## Texto fuente
==================================================

Creo que fueron doce años el tiempo que viví en la Penha de França, primero en la calle del Padre Sena Freitas, después en la calle Carlos Ribeiro. Durante muchos más, hasta que murió mi madre, el barrio era para mí una prolongación constante de todos los otros lugares por donde después pasé. De él tengo recuerdos que permanecen vivos hasta hoy. Entonces todavía el Valle Oscuro hacía honor a su nombre, fue un espacio de aventura y descubrimiento para los muchachos, un resto de naturaleza que las primeras construcciones ya comenzaban a amenazar, pero donde era posible saborear el gusto ácido de las acederas y los tubérculos dulzones de las raíces de una planta cuyo nombre nunca llegué a conocer. Y era también el campo de batalla de homéricas luchas… Y estaba el Patio del Panadero (que no pertenecía a la Penha de França, sino al Alto de São João…), donde la gente «normal» no se atrevía a entrar y que, según se decía, la propia policía evitaba, haciendo la vista gorda a los supuestos o auténticos comportamientos ilícitos de sus habitantes. Lo más seguro es que tanta desconfianza y temor fueran también causados por el enclaustramiento de aquel pequeño mundo que vivía segregado del resto del barrio y cuyas palabras, gestos y actitudes chocaban con la pacata rutina de la gente asustadiza que pasaba de largo. Un día, de la noche a la mañana, el Patio del Panadero desapareció, tal vez arrasado por el martillo municipal, o más probablemente por las excavadoras de las empresas constructoras, y en su lugar se levantaron edificios sin imaginación, copiados unos de los otros y que en pocos años envejecieron. El Patio del Panadero, al menos, tenía su originalidad, su fisonomía propia, aunque sucia y maloliente. Si yo pudiese, si tuviese el valor de compartir la vida de aquellas personas para informarme, me gustaría reconstruir la vida del Patio del Panadero. Penas perdidas serían. La gente que vivía allí se dispersó, sus descendientes, si se les mejoró la vida, olvidaron o no querrían recordar la dura existencia de los que vivieron antes. En la memoria de la Penha de França (o del Alto de São João) no se guardó un espacio para el Patio del Panadero. Hay personas que nacieron y vivieron sin suerte. De ellas no quedó siquiera la piedra del quicio de la puerta. Murieron y pasaron.

==================================================

## Datos de la tarea
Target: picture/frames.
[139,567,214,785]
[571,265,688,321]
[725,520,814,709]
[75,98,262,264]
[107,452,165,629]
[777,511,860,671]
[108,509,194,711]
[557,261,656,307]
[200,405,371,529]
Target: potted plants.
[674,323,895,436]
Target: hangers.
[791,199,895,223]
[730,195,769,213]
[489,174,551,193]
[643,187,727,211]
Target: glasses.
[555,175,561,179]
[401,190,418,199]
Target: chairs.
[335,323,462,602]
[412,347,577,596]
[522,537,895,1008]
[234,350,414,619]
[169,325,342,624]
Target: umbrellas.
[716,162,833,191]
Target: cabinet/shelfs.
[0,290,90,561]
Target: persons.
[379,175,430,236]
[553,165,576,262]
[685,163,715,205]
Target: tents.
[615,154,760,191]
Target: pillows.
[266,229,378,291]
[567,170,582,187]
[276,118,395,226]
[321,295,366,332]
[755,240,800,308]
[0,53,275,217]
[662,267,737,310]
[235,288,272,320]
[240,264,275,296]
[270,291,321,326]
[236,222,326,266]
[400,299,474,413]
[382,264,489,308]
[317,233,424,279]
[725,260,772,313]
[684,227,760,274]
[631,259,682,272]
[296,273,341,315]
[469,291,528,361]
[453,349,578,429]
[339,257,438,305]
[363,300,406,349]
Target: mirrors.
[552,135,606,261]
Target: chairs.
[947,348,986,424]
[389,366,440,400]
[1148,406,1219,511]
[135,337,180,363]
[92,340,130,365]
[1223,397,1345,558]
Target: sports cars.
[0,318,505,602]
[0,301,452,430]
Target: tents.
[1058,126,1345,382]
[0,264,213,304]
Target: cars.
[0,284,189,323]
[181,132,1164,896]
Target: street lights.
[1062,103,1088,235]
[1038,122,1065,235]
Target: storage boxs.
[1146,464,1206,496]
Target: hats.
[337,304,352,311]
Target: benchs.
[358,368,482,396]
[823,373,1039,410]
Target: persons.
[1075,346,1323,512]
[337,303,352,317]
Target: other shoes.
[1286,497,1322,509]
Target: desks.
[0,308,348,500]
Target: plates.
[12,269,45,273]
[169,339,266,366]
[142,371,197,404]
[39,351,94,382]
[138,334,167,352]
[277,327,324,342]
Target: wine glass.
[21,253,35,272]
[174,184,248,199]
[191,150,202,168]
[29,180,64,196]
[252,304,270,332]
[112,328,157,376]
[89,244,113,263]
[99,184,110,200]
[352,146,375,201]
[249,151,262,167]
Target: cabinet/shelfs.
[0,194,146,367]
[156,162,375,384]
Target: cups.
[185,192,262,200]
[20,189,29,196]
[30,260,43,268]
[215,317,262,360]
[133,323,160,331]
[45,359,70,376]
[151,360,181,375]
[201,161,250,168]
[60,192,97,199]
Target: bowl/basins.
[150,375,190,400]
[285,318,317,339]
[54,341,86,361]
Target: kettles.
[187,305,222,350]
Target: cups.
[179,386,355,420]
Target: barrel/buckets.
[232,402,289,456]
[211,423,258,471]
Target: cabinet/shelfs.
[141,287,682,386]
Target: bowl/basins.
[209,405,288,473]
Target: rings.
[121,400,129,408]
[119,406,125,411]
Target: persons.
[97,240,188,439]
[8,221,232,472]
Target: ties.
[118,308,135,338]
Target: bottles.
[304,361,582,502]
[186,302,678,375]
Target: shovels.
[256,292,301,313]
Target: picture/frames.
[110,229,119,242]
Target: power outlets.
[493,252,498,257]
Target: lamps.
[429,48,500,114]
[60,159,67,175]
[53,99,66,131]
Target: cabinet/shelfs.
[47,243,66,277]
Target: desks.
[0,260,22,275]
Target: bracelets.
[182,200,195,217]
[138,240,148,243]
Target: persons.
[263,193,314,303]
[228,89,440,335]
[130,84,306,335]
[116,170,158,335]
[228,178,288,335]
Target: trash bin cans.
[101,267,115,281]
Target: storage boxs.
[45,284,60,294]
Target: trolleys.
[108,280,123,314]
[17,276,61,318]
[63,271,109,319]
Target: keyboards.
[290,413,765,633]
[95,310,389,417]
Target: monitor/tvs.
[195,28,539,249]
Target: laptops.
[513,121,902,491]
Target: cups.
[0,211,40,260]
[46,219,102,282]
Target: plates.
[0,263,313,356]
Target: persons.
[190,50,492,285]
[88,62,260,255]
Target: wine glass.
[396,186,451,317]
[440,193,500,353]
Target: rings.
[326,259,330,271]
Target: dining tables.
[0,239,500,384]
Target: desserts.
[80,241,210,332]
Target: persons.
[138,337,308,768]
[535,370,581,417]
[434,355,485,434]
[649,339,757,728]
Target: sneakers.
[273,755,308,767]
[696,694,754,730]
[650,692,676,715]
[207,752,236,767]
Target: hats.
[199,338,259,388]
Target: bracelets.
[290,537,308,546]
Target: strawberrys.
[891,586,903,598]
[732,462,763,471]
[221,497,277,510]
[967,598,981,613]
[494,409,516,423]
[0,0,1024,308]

==================================================

## Tarea 1
Responda a partir del texto sobre la Penha de França:
(a) ¿En qué dos calles se vivió en la Penha de França, según el texto?
(b) ¿A qué barrio pertenecía en realidad el Patio del Panadero?
(c) ¿Qué se levantó en el lugar que ocupaba el Patio del Panadero tras su desaparición?
## Tarea 2
Copie sin ninguna alteración los registros, desde su comienzo hasta la línea que contiene "[615,154,760,191]", incluidos ambos extremos.

## Respuesta 1
(a) Primero en la calle del Padre Sena Freitas y después en la calle Carlos Ribeiro.
(b) Al Alto de São João.
(c) Edificios sin imaginación, copiados unos de los otros, que envejecieron en pocos años.

## Respuesta 2
Target: picture/frames.
[139,567,214,785]
[571,265,688,321]
[725,520,814,709]
[75,98,262,264]
[107,452,165,629]
[777,511,860,671]
[108,509,194,711]
[557,261,656,307]
[200,405,371,529]
Target: potted plants.
[674,323,895,436]
Target: hangers.
[791,199,895,223]
[730,195,769,213]
[489,174,551,193]
[643,187,727,211]
Target: glasses.
[555,175,561,179]
[401,190,418,199]
Target: chairs.
[335,323,462,602]
[412,347,577,596]
[522,537,895,1008]
[234,350,414,619]
[169,325,342,624]
Target: umbrellas.
[716,162,833,191]
Target: cabinet/shelfs.
[0,290,90,561]
Target: persons.
[379,175,430,236]
[553,165,576,262]
[685,163,715,205]
Target: tents.
[615,154,760,191]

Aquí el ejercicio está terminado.